* [Metin parçası]:
-*-
OSMANLI Devleti’nde hukuk
düzeni İslâm dinine dayandırılmıştı. Hayatın birçok alanı hem Kur’an-ı Kerim,
hem de Efendimiz’in (sav) sünnetleri üzerine dizayn edilmiş, hakka ve hukuka ehemmiyetle
riayet edilmişti. Devlet idaresinde adalete öncelik verilmiş, bu vesileyle vilayetlere,
sancak ve kazalara kadılar gönderilmişti.
Mahkemeler
adaletin birer timsali olmuş ve bu kurumlara da ayrıca şu müesseseler yardımcı
olmuştu:
Divan:
Hükümdarın veya vezir-i azamın başkanlığında toplanan bu mecliste, devletin
işleri ve halkın talepleri, şikâyetleri görüşülüp karara bağlanırdı. Adaletten
şaşan, zulmeden yöneticiler bu meclise şikâyet edilirdi.
Şer’î
mahkemeler: İslâm hukukundan oluşan dinî değerler şer’î hükümleri oluşturur ve
bu hükümler de kaynağını doğrudan Kur’an’dan alırdı. Şer’î mahkemeler de bu hükümlere
göre karar verirlerdi. Diğer adı “kadı mahkemeleri” olan bu mahkemeler Tanzimat’a
kadar Osmanlı Devleti’nin yargı örgütünü oluşturmuştu.
İhtisab
müesseseleri: Osmanlı’da birçok kamu hizmeti vakıflar eli ile yürütülmekteydi.
-*-
* [Veri kayıtları]:

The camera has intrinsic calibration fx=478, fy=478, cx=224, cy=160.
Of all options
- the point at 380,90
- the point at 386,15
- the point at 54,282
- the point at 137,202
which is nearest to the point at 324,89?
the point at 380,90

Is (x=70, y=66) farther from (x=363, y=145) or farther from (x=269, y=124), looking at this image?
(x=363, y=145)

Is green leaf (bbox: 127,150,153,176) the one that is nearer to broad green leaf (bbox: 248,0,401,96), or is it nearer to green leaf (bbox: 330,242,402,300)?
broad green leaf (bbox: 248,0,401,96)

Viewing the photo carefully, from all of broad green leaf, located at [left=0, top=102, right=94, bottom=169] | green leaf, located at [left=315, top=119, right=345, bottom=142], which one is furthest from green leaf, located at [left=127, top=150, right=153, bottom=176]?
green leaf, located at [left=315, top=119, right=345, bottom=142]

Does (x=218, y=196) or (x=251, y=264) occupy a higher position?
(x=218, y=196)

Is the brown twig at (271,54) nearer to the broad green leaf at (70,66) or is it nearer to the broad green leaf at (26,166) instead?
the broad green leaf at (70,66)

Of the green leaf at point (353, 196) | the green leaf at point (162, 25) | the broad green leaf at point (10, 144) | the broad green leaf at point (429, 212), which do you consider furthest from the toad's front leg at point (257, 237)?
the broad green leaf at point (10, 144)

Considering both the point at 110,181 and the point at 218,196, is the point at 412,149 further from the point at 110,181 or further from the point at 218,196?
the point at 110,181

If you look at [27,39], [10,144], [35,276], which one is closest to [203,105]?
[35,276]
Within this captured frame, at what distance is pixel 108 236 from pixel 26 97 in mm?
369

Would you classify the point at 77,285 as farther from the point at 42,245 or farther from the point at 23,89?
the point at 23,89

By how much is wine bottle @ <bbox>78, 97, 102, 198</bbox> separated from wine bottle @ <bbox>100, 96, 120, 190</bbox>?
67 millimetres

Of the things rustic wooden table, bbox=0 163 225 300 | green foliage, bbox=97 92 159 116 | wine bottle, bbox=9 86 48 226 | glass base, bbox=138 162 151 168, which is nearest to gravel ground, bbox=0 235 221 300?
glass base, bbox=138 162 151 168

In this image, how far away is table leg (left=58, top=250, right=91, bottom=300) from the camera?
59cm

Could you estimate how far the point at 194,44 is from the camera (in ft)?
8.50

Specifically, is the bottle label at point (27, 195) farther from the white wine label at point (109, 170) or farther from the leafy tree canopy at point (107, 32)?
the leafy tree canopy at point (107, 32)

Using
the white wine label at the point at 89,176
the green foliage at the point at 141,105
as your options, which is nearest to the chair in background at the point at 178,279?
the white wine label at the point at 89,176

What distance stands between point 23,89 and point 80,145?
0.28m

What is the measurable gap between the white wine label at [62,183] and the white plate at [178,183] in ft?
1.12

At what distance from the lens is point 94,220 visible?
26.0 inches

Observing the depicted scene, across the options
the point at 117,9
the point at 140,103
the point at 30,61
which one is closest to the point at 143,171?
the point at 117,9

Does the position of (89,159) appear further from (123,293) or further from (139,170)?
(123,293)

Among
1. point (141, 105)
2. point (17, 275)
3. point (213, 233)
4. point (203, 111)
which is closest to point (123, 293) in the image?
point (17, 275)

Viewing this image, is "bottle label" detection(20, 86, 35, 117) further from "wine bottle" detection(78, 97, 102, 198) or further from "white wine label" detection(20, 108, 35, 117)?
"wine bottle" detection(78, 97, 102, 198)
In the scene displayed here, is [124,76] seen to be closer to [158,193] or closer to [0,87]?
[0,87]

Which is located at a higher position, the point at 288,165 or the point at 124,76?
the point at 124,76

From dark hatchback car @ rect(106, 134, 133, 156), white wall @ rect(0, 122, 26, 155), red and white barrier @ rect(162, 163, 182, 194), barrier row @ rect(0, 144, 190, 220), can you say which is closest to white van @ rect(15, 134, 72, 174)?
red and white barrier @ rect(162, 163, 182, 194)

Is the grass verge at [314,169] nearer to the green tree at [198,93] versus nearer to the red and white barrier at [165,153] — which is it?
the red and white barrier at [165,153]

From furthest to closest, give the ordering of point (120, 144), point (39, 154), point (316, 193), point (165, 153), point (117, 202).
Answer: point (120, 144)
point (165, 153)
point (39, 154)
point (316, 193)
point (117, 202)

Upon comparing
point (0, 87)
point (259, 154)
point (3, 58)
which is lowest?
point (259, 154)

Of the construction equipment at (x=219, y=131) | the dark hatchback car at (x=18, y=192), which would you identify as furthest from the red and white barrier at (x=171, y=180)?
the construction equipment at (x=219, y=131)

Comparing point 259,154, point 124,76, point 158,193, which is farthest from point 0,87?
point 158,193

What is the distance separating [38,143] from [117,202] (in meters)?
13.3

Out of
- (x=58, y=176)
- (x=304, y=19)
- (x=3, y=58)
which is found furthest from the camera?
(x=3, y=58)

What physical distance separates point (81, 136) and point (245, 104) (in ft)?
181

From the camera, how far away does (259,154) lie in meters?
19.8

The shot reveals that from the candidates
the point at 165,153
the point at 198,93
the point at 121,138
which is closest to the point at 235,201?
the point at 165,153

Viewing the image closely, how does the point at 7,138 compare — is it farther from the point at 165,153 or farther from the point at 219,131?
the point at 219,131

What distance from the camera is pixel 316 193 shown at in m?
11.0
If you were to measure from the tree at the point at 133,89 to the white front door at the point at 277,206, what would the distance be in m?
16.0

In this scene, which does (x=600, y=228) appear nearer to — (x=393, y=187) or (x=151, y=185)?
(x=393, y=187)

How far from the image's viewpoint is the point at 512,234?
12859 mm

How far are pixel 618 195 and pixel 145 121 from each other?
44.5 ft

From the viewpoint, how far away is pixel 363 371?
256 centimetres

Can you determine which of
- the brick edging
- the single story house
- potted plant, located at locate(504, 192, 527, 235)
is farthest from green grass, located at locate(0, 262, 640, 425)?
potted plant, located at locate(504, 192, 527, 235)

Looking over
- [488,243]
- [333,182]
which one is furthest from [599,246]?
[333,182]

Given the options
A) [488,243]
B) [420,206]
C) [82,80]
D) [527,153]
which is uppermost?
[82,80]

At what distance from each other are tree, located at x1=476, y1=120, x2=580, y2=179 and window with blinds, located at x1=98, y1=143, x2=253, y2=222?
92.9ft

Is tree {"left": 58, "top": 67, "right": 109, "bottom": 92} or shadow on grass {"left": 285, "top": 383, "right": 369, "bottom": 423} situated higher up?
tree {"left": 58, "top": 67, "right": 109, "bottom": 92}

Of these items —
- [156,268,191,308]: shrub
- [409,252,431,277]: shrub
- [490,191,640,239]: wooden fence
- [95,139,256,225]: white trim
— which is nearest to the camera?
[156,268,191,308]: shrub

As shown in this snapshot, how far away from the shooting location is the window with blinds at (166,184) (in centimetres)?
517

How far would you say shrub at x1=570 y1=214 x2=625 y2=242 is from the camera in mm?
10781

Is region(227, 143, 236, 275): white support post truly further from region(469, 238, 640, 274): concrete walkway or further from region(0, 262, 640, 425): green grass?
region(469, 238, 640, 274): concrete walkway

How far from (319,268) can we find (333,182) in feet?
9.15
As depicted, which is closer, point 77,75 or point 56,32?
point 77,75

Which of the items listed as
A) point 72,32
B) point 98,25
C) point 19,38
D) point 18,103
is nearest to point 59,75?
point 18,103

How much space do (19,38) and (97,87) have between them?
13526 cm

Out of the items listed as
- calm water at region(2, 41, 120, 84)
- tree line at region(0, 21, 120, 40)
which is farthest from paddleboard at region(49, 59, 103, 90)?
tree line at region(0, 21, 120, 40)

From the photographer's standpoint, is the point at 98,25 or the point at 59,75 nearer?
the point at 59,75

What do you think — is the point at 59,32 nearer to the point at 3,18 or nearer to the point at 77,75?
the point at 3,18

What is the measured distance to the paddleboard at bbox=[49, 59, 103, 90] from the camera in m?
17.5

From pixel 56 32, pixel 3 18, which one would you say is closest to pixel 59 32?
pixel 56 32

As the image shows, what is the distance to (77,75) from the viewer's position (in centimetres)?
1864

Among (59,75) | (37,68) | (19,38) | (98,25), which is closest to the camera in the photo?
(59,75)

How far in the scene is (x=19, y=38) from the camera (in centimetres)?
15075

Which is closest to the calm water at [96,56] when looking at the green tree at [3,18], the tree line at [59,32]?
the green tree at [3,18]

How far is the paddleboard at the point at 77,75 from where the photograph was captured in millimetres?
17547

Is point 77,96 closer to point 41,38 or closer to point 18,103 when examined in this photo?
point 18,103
-*-
* [Görev amacı]: Metin parçasına göre şer'î mahkemelerin diğer adı nedir?

* [Yazılı çözüm]: Kadı mahkemeleri.